According to analysis released by motoring association AA and published by Press Association, petrol prices could jump by as much as 26 cents (18.7 pence) per liter in the event of a Brexit, due to fears over a fall in the value of the UK pound and an expected rebound in global oil prices.
— Alex Hegenbarth (@AlexHegenbarth) February 18, 2016
The study's "worst case scenario" is based on concerns over the value of the pound, given speculation from Goldmach Sachs that the British currency could decrease by 20 percent if the country votes to leave the EU.
AA warned that a two-car family could be forced to pay an extra US$708 (£494) a year more for petrol, if the pound drops in value and the price of oil rises to more than US$90 a barrel.
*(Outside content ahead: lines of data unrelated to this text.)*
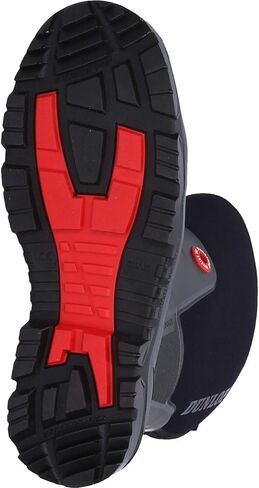 حذاء DUNLOP للجنسين خفيف الوزن وجيد التهوية، جزء علوي من Purofort، مقاوم للماء بنسبة 100%، أسود، 12 US Men in Kuwait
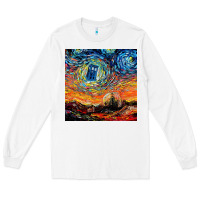 Van Gogh Never Saw Gallifrey Long Sleeve Tee | Teevron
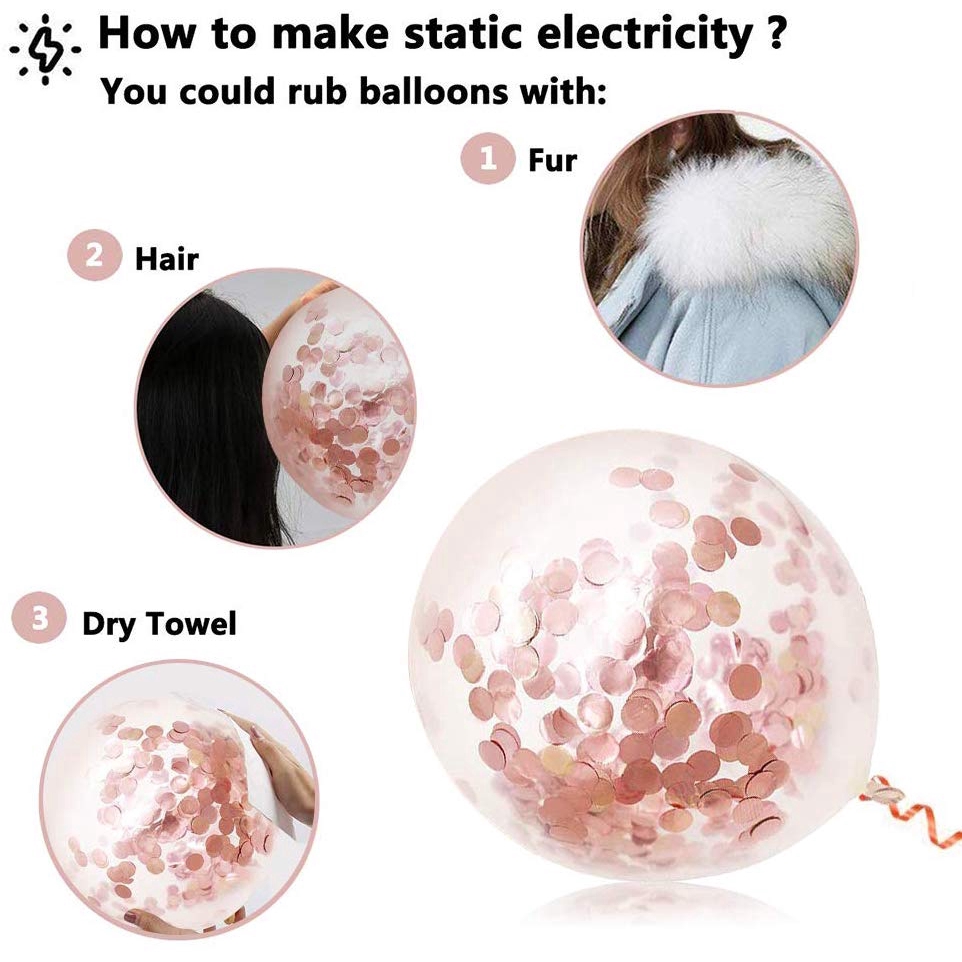 12&quot;/18&quot;Rose gold series balloon wedding proposal confession supplies happy birthday party decoration balloon set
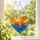 Stained Glass Heart Sunset Ocean Waves Coastal Home Accent For Housewarming Gifts Custom Shape Window Hanging Acrylic Ornament - 2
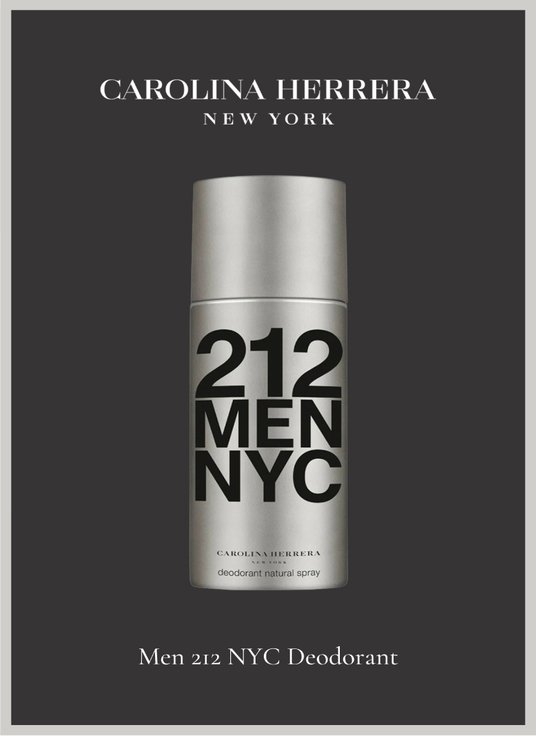 Buy Carolina Herrera Men 212 NYC Deodorant 150 ml Deodorant for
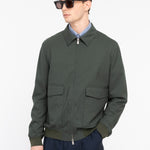 Bomber in fresco di lana stretch 44 / VERDE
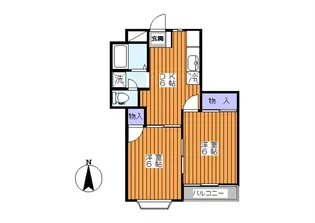 サンスカイハイツ【1階】の間取り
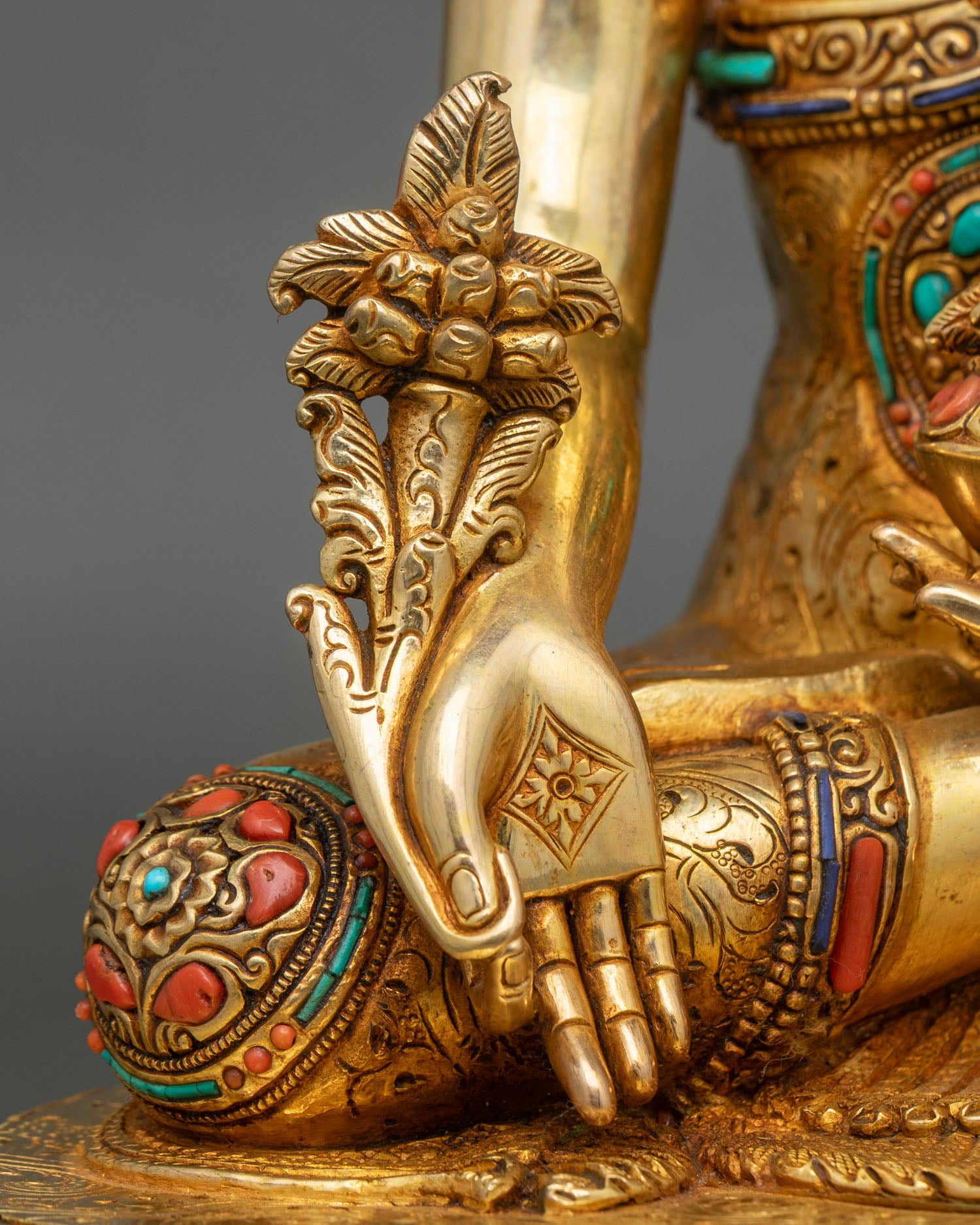 Handcrafted Medicine Buddha Statue – Spiritual Home Decor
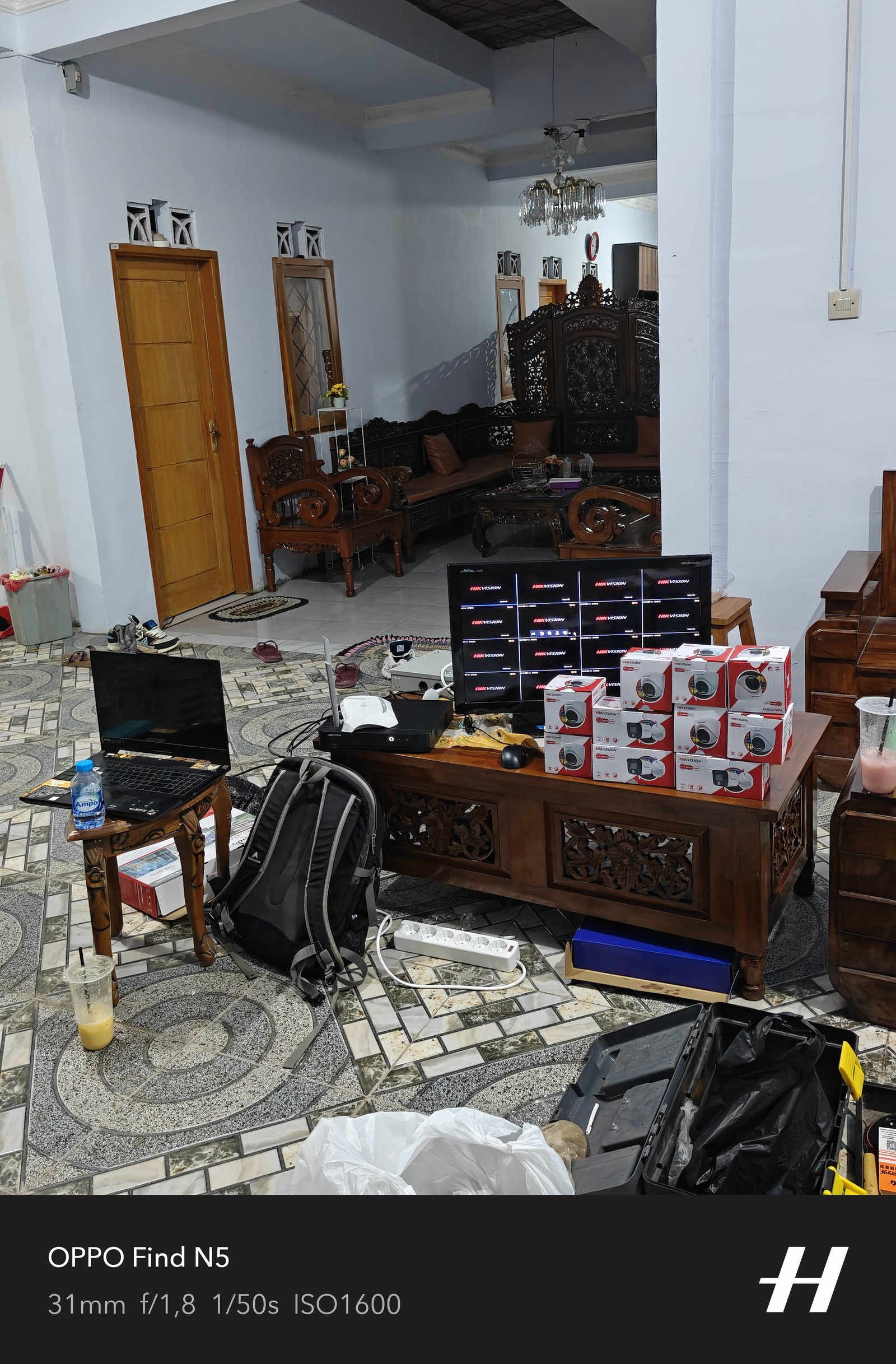 Instalasi CCTV Hikvision 16 Channel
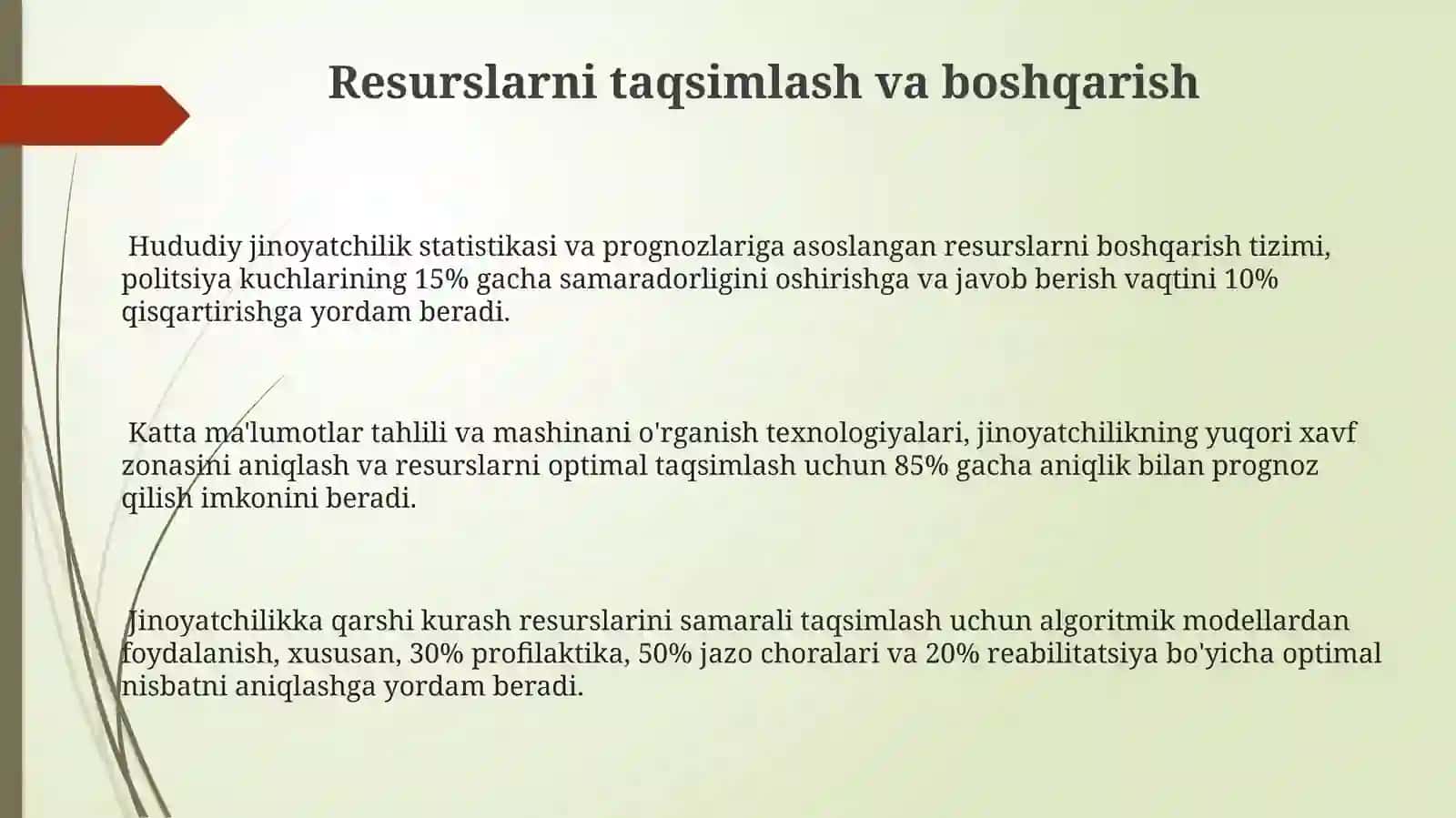 Jinoyatchilikka qarshi kurashning ilmiy bashorati va rejalashtirilishi 3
While global oil prices have been hovering around US$30 a barrel, analysts have suggested prices could increase following a joint decision from Russian and Saudi Arabian officials to freeze oil production.
The speculation over oil prices appears to boost the argument for those looking to stay in the EU, as both 'In' and 'Out' campaigns push the case that British businesses and citizens will be better off economically alone or as part of the EU.
Edmund King, AA president, said: "We don't take a view as to whether the UK should leave the European Union as that is up to the people to decide in a referendum.
"However, even before the referendum vote, it seems that financial reports suggest leaving the EU could lead to a sharp fall in the value of the pound which in turn could hit pump prices within days.
"The instability of the pound — combined with Opec countries already looking to freeze oil output and the usual increase in fuel use during the US motoring season — could mean a significant hike in petrol costs."